(Testo di lettura):
Un rappresentante del movimento curdo in Europa, Remzi Kartal, ha reso onore alla resistenza di Leyla Guven, in sciopero della fame ormai da 40 giorni in una prigione di Diyarbakir.

Alla resistenza di Leyla, degli altri prigionieri e di tanti esponenti della diaspora curda, viene così ad aggiungersi – da Strasburgo – un ulteriore tassello. Fino al conseguimento delle loro richieste: abbattere il muro di silenzio, le complicità internazionali che rendono fattibile l’isolamento totale in cui versa da mesi il Mandela curdo.

Tra i partecipanti allo sciopero a tempo indeterminato: Mustafa Sarikaya, Dilek Ocalan, la giornalista Ciya Ike, il copresidente del KCDK-E Yuksel Koc….

Appare evidente come attraverso l’imposizione dell’isolamento totale per Ocalan, la strategia repressiva di Erdogan abbia subito un ulteriore inasprimento.

Altrettanto evidente come ogni forma di opposizione, sia democratica che rivoluzionaria, venga sottoposta – da tempo – a spietate restrizioni. In sostanza, l’isolamento totale per Ocalan ricade e si riflette sull’intera opposizione, sia curda che turca.

Non è quindi un’iperbole affermare che il sistema di isolamento sperimentato nell’isola di Imrali va estendendosi ormai all’intero Paese. Se non addirittura, in prospettiva, a buona parte del Medio Oriente.

Ma in qualche modo questa logica è stata frantumata – o almeno incrinata – da quei prigionieri, militanti e loro familiari scesi in sciopero della fame. Lo sviluppo – se non la stessa sopravvivenza – delle libertà civili e della democrazia in Turchia lo rendeva necessario, ineludibile. Sia per interrompere i massacri perpetrati dall’esercito e dall’aviazione turchi in Kurdistan, sia per rilanciare lo spirito internazionalista attraverso la richiesta di libertà, giustizia e democrazia per i popoli – tutti i popoli – del pianeta.

A quelli già in corso – a staffetta, sia nelle carceri che fuori – qualche giorno fa si è aggiunta anche l’iniziativa (su ispirazione di quella di Strasburgo, già preannunciata) di trenta prigionieri del PKK e del Pajk. Con la loro dichiarazione – dopo aver ricordato di essere già in lotta dal 27 novembre nella forma di gruppi che scioperano a rotazione – annunciavano di essere in procinto di “entrare in sciopero della fame a tempo indeterminato, a oltranza contro l’isolamento”.

Affermavano inoltre di non voler “rinunciare mai alla Resistenza fino a che non romperemo l’isolamento imposto dal fascismo genocida contro il nostro leader Apo. Resisteremo ovunque perché siamo contrari alla tortura esercita sui popoli dal fascismo genocida dell’AKP-MHP”.

(Attività 1): Secondo il testo sullo sciopero della fame, perché lo sciopero dei prigionieri, dei militanti e dei loro familiari era necessario? Rispondi in una, due o tre frasi.
(Attività 2): Riassumi il testo sullo sciopero della fame in tre frasi.
(Attività 3): Nel testo sullo sciopero della fame, da quanti giorni Leyla Guven è in sciopero della fame?

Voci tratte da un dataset

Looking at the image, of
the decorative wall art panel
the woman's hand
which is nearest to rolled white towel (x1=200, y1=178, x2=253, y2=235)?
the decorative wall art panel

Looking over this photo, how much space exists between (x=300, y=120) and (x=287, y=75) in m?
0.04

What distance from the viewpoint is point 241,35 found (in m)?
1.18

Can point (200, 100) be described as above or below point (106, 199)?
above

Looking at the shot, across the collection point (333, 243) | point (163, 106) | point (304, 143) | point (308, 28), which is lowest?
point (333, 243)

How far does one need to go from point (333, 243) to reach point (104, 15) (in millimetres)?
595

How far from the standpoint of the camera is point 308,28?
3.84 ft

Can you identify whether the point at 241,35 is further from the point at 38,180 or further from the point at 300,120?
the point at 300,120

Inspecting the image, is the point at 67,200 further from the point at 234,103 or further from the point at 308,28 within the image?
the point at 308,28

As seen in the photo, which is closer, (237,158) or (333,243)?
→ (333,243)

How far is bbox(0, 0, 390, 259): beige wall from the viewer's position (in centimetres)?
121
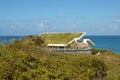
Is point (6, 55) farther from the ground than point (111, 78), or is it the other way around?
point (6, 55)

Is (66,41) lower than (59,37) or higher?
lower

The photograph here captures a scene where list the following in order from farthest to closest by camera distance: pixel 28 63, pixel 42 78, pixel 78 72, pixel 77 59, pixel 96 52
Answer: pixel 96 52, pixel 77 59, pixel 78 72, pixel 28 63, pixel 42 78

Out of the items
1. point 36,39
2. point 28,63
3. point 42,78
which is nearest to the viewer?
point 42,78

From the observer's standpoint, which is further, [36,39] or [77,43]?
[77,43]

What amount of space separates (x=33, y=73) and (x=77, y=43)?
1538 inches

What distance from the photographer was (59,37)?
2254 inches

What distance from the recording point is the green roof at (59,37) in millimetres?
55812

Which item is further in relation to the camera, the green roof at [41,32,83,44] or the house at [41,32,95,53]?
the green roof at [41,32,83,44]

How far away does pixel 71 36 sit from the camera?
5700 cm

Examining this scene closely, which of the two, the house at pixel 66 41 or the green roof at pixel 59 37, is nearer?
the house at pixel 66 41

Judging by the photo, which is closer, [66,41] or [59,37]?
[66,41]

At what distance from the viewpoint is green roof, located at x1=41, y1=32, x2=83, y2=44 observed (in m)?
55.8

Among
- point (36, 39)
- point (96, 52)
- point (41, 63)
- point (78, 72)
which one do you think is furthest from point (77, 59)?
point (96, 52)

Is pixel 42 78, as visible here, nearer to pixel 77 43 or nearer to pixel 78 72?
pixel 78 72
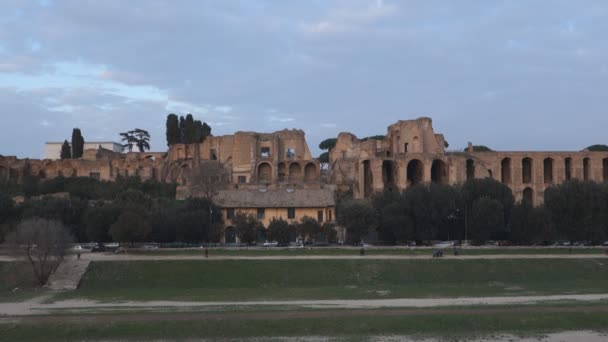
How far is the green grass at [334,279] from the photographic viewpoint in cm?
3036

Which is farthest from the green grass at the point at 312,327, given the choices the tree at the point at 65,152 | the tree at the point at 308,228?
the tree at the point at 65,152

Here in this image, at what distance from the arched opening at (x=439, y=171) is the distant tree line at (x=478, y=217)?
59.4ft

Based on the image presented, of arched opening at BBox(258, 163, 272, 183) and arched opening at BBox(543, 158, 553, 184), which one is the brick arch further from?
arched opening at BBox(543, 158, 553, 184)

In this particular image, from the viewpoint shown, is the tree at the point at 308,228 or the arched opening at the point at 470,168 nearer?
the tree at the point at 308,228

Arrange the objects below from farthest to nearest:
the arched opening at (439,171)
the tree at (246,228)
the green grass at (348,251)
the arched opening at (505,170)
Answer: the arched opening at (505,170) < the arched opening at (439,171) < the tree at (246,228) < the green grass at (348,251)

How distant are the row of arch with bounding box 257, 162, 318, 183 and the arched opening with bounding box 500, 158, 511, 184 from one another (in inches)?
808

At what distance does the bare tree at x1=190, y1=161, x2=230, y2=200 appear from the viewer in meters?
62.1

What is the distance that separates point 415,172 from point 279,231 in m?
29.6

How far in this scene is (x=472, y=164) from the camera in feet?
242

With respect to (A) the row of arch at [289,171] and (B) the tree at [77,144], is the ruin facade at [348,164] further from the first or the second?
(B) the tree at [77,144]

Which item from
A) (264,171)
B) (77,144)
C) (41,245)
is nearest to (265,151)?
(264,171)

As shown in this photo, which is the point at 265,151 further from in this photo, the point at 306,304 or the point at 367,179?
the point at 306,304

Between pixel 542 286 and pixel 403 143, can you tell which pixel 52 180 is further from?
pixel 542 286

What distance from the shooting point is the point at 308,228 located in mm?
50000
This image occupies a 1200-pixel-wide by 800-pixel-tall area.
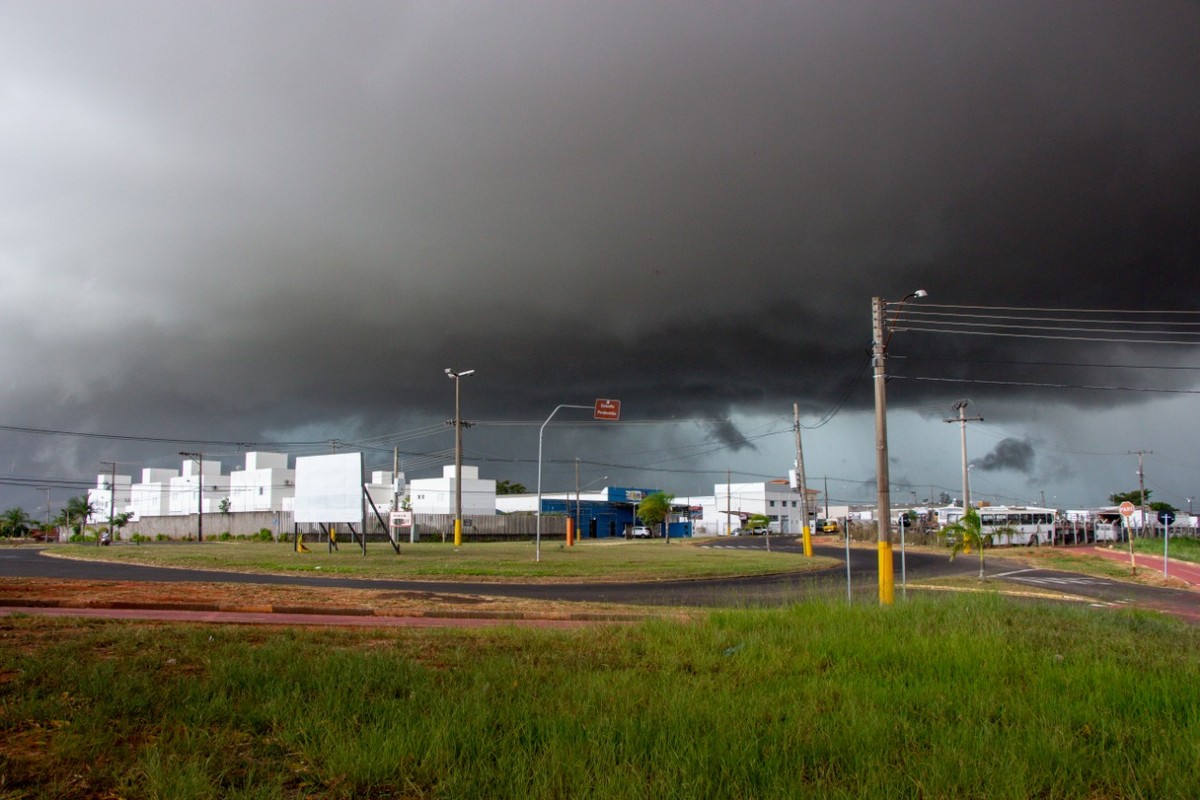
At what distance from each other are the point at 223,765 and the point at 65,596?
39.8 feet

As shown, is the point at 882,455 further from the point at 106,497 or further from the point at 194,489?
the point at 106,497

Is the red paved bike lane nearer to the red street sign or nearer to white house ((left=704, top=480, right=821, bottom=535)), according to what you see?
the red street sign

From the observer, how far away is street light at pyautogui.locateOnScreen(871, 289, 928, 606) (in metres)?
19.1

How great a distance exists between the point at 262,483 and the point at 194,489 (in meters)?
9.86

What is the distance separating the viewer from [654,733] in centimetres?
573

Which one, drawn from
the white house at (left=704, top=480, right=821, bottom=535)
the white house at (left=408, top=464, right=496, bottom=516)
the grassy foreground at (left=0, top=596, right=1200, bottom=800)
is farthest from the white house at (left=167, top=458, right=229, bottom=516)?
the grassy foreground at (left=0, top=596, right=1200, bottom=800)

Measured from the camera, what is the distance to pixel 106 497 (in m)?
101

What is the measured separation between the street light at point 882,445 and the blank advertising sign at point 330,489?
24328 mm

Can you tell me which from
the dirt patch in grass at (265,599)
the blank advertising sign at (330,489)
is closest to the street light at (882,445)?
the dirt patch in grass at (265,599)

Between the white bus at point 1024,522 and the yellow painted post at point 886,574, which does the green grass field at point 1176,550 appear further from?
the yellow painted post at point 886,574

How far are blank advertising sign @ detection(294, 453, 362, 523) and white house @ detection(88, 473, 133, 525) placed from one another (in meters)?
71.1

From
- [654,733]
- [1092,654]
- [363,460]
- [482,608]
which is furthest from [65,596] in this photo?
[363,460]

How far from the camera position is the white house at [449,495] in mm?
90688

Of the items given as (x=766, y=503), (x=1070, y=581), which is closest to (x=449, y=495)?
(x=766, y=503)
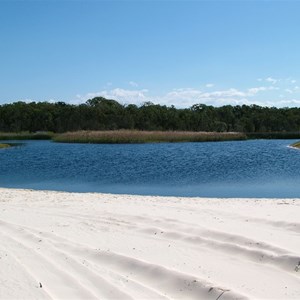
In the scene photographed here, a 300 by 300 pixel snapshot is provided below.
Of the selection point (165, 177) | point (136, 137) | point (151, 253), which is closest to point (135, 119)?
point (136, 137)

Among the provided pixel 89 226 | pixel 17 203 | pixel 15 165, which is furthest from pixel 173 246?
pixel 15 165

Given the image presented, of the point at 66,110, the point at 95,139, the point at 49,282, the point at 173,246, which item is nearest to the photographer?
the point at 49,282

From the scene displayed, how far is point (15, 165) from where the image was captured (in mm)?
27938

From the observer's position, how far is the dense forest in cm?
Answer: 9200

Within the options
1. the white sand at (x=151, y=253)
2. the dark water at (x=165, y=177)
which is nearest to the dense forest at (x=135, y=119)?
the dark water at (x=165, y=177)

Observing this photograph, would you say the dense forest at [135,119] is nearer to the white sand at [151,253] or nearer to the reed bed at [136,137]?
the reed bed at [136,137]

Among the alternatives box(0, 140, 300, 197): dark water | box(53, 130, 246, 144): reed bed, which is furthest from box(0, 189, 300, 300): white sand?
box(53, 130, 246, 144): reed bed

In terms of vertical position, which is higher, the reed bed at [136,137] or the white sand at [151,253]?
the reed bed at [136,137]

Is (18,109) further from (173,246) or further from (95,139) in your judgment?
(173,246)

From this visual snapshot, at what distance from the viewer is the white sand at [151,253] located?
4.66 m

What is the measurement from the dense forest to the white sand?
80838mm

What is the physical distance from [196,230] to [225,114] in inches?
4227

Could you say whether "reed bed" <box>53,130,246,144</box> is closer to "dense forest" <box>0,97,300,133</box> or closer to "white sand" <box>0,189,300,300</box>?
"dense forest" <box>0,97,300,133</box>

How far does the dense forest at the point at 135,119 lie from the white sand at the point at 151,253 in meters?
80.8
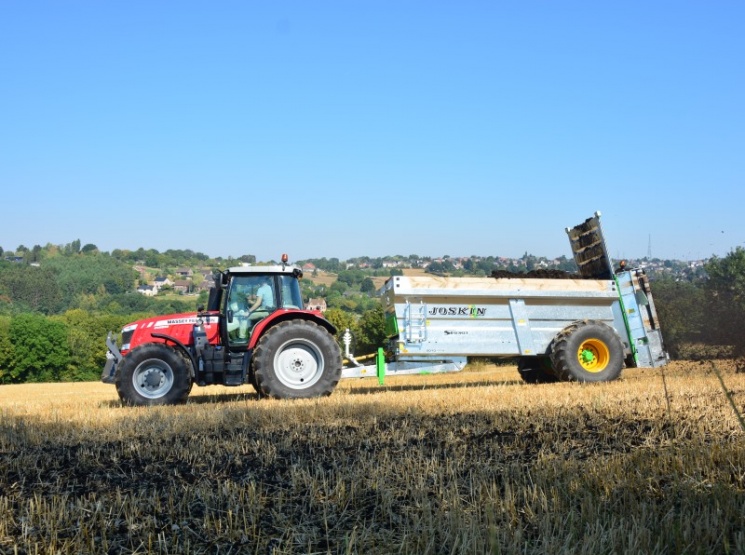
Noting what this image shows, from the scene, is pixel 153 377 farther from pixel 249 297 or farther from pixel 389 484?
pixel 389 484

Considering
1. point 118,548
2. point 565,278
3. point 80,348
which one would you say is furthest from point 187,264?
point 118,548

(Soluzione esercizio 1): Lo sciopero era necessario per lo sviluppo, se non per la sopravvivenza stessa, delle libertà civili e della democrazia in Turchia. Serviva a interrompere i massacri compiuti dall'esercito e dall'aviazione turchi in Kurdistan. Doveva anche rilanciare lo spirito internazionalista, chiedendo libertà, giustizia e democrazia per tutti i popoli del pianeta.

(Soluzione esercizio 2): Leyla Guven è in sciopero della fame da 40 giorni in una prigione di Diyarbakir, e a lei si sono uniti altri prigionieri ed esponenti della diaspora curda, anche a Strasburgo, contro l'isolamento totale imposto a Ocalan. Con questo isolamento la repressione di Erdogan si è inasprita e colpisce l'intera opposizione curda e turca, tanto che il sistema sperimentato a Imrali si sta estendendo a tutto il Paese. Trenta prigionieri del PKK e del Pajk hanno annunciato uno sciopero della fame a tempo indeterminato, dichiarando che non rinunceranno alla resistenza finché non sarà rotto l'isolamento del loro leader.

(Soluzione esercizio 3): Da 40 giorni.